● What to do
Reproduce each of the rows below word for word, and leave the pictures out of your reply.

--- start of Input material ---

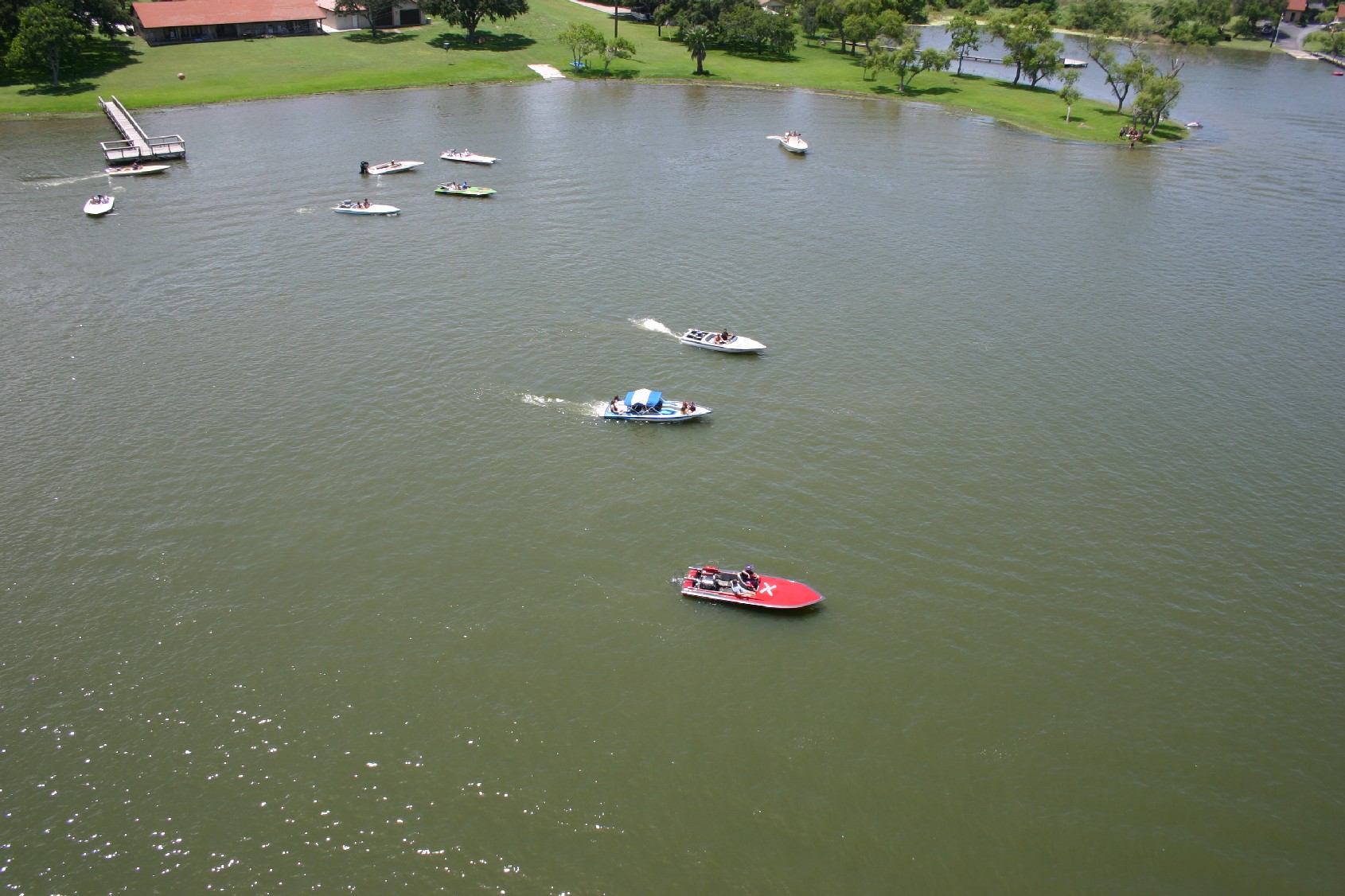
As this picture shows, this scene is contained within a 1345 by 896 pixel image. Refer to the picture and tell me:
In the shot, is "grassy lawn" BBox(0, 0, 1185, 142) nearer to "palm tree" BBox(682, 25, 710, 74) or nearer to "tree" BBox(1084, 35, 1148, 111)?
"palm tree" BBox(682, 25, 710, 74)

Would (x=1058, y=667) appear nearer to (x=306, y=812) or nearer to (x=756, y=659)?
(x=756, y=659)

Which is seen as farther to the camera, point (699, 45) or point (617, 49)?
point (617, 49)

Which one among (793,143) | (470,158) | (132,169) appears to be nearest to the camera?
(132,169)

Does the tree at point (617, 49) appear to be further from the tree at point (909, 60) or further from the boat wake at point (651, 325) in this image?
the boat wake at point (651, 325)

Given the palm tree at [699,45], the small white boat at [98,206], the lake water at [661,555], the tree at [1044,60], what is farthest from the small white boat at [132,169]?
the tree at [1044,60]

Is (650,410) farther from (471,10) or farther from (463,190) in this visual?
(471,10)

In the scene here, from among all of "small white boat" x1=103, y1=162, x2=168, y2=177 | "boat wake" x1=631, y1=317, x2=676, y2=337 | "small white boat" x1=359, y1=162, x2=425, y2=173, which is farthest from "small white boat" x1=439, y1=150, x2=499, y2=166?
"boat wake" x1=631, y1=317, x2=676, y2=337

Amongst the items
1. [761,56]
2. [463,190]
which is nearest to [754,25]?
[761,56]

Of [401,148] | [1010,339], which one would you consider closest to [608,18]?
[401,148]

--- end of Input material ---

● Response below
As this picture shows, this scene is contained within a 1345 by 896 pixel image. Refer to the picture and tell me:
In the shot, is "grassy lawn" BBox(0, 0, 1185, 142) nearer to "palm tree" BBox(682, 25, 710, 74) or nearer to "tree" BBox(1084, 35, 1148, 111)?
"palm tree" BBox(682, 25, 710, 74)

Would (x=1058, y=667) appear nearer to (x=306, y=812) or nearer to (x=756, y=659)?
(x=756, y=659)

Which is seen as farther to the camera, point (699, 45) or point (617, 49)?
point (617, 49)

Which one among (793,143) | (470,158) | (132,169) appears to be nearest to the camera?
(132,169)

Does the tree at point (617, 49) appear to be further from the tree at point (909, 60) or further from the boat wake at point (651, 325) in this image?
the boat wake at point (651, 325)

Given the palm tree at [699,45], the small white boat at [98,206], the lake water at [661,555], the tree at [1044,60], what is farthest from the small white boat at [132,169]?
the tree at [1044,60]

Is (650,410) farther from (471,10) or farther from (463,190) in this visual?
(471,10)

In the scene here, from among all of "small white boat" x1=103, y1=162, x2=168, y2=177 | "boat wake" x1=631, y1=317, x2=676, y2=337 | "small white boat" x1=359, y1=162, x2=425, y2=173, which is farthest from "small white boat" x1=439, y1=150, x2=499, y2=166?
"boat wake" x1=631, y1=317, x2=676, y2=337

Amongst the items
1. [761,56]
2. [463,190]
which is nearest to [754,25]?
[761,56]

Of [401,148] | [1010,339], which one would you consider closest to [608,18]?
[401,148]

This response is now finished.